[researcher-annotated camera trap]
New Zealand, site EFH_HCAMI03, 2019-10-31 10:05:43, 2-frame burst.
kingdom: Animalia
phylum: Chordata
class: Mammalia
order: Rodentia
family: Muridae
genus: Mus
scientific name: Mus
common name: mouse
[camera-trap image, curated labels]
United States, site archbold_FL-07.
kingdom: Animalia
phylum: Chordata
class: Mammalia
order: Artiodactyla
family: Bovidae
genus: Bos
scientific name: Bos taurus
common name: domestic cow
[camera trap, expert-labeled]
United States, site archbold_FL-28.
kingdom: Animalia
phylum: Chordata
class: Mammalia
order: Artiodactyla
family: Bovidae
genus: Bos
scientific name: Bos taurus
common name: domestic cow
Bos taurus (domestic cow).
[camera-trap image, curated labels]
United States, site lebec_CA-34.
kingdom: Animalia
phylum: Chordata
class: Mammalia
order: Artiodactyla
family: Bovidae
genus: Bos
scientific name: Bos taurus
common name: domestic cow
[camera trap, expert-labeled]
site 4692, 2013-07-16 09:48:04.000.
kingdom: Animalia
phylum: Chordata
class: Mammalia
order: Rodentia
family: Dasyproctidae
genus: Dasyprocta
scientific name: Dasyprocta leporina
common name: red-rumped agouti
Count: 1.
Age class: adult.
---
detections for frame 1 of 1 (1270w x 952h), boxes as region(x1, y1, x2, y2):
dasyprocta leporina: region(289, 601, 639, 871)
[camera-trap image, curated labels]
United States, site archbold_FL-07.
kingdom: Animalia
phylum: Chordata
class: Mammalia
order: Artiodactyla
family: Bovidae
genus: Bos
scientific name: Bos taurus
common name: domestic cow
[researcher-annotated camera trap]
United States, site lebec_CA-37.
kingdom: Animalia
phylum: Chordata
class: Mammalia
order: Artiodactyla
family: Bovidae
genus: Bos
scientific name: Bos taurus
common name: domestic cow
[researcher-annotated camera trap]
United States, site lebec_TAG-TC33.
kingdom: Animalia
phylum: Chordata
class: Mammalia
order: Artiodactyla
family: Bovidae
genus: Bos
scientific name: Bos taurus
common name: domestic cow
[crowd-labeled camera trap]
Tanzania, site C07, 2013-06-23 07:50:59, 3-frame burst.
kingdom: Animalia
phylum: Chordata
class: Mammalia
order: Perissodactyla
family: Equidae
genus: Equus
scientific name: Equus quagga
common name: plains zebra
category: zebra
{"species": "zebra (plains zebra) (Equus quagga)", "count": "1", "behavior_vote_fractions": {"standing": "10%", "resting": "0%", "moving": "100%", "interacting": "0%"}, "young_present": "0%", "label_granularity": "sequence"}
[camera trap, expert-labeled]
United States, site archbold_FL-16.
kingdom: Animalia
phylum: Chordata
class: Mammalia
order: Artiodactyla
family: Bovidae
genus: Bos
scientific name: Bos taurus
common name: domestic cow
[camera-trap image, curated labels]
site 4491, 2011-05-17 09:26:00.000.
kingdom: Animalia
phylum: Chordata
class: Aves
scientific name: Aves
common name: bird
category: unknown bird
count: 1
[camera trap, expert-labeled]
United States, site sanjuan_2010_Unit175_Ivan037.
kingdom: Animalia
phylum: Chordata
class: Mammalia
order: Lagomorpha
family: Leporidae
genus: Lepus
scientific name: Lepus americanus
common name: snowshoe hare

· · · ·

**ASSIGNMENT**. Transcribe all of the records above without altering anything.

**RESULT FOR THIS TASK**.
[researcher-annotated camera trap]
New Zealand, site EFH_HCAMI03, 2019-10-31 10:05:43, 2-frame burst.
kingdom: Animalia
phylum: Chordata
class: Mammalia
order: Rodentia
family: Muridae
genus: Mus
scientific name: Mus
common name: mouse
[camera-trap image, curated labels]
United States, site archbold_FL-07.
kingdom: Animalia
phylum: Chordata
class: Mammalia
order: Artiodactyla
family: Bovidae
genus: Bos
scientific name: Bos taurus
common name: domestic cow
[camera trap, expert-labeled]
United States, site archbold_FL-28.
kingdom: Animalia
phylum: Chordata
class: Mammalia
order: Artiodactyla
family: Bovidae
genus: Bos
scientific name: Bos taurus
common name: domestic cow
Bos taurus (domestic cow).
[camera-trap image, curated labels]
United States, site lebec_CA-34.
kingdom: Animalia
phylum: Chordata
class: Mammalia
order: Artiodactyla
family: Bovidae
genus: Bos
scientific name: Bos taurus
common name: domestic cow
[camera trap, expert-labeled]
site 4692, 2013-07-16 09:48:04.000.
kingdom: Animalia
phylum: Chordata
class: Mammalia
order: Rodentia
family: Dasyproctidae
genus: Dasyprocta
scientific name: Dasyprocta leporina
common name: red-rumped agouti
Count: 1.
Age class: adult.
---
detections for frame 1 of 1 (1270w x 952h), boxes as region(x1, y1, x2, y2):
dasyprocta leporina: region(289, 601, 639, 871)
[camera-trap image, curated labels]
United States, site archbold_FL-07.
kingdom: Animalia
phylum: Chordata
class: Mammalia
order: Artiodactyla
family: Bovidae
genus: Bos
scientific name: Bos taurus
common name: domestic cow
[researcher-annotated camera trap]
United States, site lebec_CA-37.
kingdom: Animalia
phylum: Chordata
class: Mammalia
order: Artiodactyla
family: Bovidae
genus: Bos
scientific name: Bos taurus
common name: domestic cow
[researcher-annotated camera trap]
United States, site lebec_TAG-TC33.
kingdom: Animalia
phylum: Chordata
class: Mammalia
order: Artiodactyla
family: Bovidae
genus: Bos
scientific name: Bos taurus
common name: domestic cow
[crowd-labeled camera trap]
Tanzania, site C07, 2013-06-23 07:50:59, 3-frame burst.
kingdom: Animalia
phylum: Chordata
class: Mammalia
order: Perissodactyla
family: Equidae
genus: Equus
scientific name: Equus quagga
common name: plains zebra
category: zebra
{"species": "zebra (plains zebra) (Equus quagga)", "count": "1", "behavior_vote_fractions": {"standing": "10%", "resting": "0%", "moving": "100%", "interacting": "0%"}, "young_present": "0%", "label_granularity": "sequence"}
[camera trap, expert-labeled]
United States, site archbold_FL-16.
kingdom: Animalia
phylum: Chordata
class: Mammalia
order: Artiodactyla
family: Bovidae
genus: Bos
scientific name: Bos taurus
common name: domestic cow
[camera-trap image, curated labels]
site 4491, 2011-05-17 09:26:00.000.
kingdom: Animalia
phylum: Chordata
class: Aves
scientific name: Aves
common name: bird
category: unknown bird
count: 1
[camera trap, expert-labeled]
United States, site sanjuan_2010_Unit175_Ivan037.
kingdom: Animalia
phylum: Chordata
class: Mammalia
order: Lagomorpha
family: Leporidae
genus: Lepus
scientific name: Lepus americanus
common name: snowshoe hare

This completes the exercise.